Fairs and festivals play a major role in the cultural life of the villagers. Fairs are held in local markets in Dussehara and Muharram. Hindu celebrate Holi, Ramnavmi, Durga Puja, Diwali, Chhath etc. with much fanfare. Eid, Baqrid, Shabe barat and Muharram are celebrated by Muslims of the village. On the 10th day of Muharram, performances of martial arts by groups of Muslims and Hindus in large processions with Tajia provides an opportunity to see the cultural set-up of the village. Cinema and cricket is the main source of entertainment for youngsters.
 Marriages are arranged by parents in the same cast. The dowry system is very common, based on the status of the family as well as the groom. Several males in the village having weaker economic backgrounds are forced to remain bachelors even if they agree to compromise on the issue of dowry. During marriage ceremonies, Purohit (priests), Nai (barber), Mali (flowerman) and Kumhar (potters) are called from neighboring villages.

==Education==
An Utkramit (upgraded) Middle School is located in the village which imparts co-education up to 8th Standard in Hindi Medium. Despite a secondary school located in the village and a high school just 1 km away, literacy level is 59.67% which is lower than the national average. Situation is more skewed for female literacy. Large difference can be seen in educational level of villagers. While many are illiterate, few have acquired higher degrees in science, arts and professional field.
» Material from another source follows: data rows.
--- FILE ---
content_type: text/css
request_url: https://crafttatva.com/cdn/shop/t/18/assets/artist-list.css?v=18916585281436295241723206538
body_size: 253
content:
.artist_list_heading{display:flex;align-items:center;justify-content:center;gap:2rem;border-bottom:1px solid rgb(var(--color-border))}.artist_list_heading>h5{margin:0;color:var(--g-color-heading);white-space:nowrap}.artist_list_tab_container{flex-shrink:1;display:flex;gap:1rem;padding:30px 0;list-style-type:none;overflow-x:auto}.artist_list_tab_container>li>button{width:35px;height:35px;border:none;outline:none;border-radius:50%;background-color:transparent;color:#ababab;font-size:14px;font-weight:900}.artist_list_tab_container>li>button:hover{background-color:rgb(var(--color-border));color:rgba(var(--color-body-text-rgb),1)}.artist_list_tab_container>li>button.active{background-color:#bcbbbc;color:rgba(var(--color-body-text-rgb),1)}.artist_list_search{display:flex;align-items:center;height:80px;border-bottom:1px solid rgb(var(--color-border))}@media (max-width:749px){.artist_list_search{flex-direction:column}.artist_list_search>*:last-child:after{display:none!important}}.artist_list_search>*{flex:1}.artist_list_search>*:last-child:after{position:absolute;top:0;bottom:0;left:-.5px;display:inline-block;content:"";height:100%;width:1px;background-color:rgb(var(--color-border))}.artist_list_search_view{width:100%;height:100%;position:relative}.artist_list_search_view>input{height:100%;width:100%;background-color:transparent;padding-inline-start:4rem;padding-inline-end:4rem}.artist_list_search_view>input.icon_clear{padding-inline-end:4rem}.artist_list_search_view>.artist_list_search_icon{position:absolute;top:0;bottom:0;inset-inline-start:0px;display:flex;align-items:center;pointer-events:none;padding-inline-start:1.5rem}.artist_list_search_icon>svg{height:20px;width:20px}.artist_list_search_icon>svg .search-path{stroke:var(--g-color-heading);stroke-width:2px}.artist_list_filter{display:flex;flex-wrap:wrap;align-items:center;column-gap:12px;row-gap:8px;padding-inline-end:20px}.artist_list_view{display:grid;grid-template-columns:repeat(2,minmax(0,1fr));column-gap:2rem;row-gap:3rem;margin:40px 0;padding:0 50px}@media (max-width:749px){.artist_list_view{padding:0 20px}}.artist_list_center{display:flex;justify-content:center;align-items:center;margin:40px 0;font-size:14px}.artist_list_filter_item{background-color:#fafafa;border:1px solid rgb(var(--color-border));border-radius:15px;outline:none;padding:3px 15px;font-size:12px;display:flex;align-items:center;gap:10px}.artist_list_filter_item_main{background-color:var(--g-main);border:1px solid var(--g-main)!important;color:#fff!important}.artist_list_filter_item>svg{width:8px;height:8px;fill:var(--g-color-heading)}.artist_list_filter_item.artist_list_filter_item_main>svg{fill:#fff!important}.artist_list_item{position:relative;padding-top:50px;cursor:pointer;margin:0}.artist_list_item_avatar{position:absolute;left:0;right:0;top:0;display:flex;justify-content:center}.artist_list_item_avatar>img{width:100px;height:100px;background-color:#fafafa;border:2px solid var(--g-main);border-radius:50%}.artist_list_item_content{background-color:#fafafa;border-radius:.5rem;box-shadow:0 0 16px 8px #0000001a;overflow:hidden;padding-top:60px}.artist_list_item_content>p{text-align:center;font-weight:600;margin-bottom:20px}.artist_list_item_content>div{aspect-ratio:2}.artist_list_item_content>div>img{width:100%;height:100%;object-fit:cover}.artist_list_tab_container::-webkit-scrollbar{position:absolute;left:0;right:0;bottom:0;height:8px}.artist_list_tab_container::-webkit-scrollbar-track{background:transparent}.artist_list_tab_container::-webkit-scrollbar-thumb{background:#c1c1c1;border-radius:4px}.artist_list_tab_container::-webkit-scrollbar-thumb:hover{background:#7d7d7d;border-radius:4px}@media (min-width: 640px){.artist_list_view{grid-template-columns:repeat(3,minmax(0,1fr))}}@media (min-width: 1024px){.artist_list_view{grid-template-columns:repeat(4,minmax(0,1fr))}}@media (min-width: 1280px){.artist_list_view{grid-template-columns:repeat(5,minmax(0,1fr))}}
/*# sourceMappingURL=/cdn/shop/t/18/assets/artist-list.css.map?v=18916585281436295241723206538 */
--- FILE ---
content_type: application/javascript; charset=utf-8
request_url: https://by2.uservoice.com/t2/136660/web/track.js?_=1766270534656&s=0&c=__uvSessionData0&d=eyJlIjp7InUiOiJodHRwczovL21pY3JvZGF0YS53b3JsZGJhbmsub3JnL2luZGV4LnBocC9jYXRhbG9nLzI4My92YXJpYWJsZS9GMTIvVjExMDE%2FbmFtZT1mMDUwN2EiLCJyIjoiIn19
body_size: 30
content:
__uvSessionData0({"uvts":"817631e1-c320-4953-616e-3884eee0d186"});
Members of couple of families are graduated with PG, B.Ed., medical as well as engineering degree from Indian and Foreign University. Government Engineering College, Vaishali is located in the adjacent village of Fulpura which awards B.Tech and M.Tech Degree in seven engineering streams.

==Transport & Communication==

===Transport===
The village can be reached by:
- Road: a network of road and rail transport exists in the village connecting it to other parts of the district as well as state and the country. Buses, taxis and auto-rickshaws connect this village to the state capital Patna. District headquarters town Hajipur is connected with the private and public road transport by NH 322.
- Rail: There is no rail line in Govindpur Jhakhraha; Chaksikandar is the nearest rail station at 1.5 km south of the village. Hajipur-Barauni branch route of ECR connects to other parts of the country. Important trains like Guwahati Rajdhani Express (12235/12236), Janseva Express (15209/15210), Lohit Express (15651/15652), Ballia-Sealdah Express (13105/13106) and other express trains passing Chaksikandar do not stop in the village. Train connecting national capital and other main cities in India are boarded at Hajipur Jn. Hajipur is the headquarters of East Central Railway Zone (India). 5 pairs of local trains running every 3 hour have stoppages in Chaksikandar. Train running information and timings of local trains passing Chak sikandar can be obtained from railindiainfo.com.
- Air: For air travel, the nearest airport is located in Patna at 35 km from here. Lok Nayak Jayaprakash Airport Patna has regular flights to and from Delhi, Kolkata, Mumbai and Ranchi.

===Communication===

- Telecommunication: BSNL is the only operator for the basic phone and broadband facility. Basic phone lines (STD code 06229) falls under Bidupur exchange of BSNL. Besides this, all major mobile phone operators viz. BSNL, Airtel, Vodafone Idea Limited and Jio are providing their services in the village area. The extensive coverage and expansion of telecommunication has augmented the development in the area but same can be blamed for restructuring of the age old social as well as family value system.

- Bank & Postal facility: Vaishali Kshetriya Gramin Bank is the only commercial bank operating in the village. The bank operates under the aegis of Central Bank of India. ATM of SBI and other banks are available in local market. Beside regular postal services, Post Office in Chaksikandar (PIN Code: 844115) also provides postal banking and insurance services.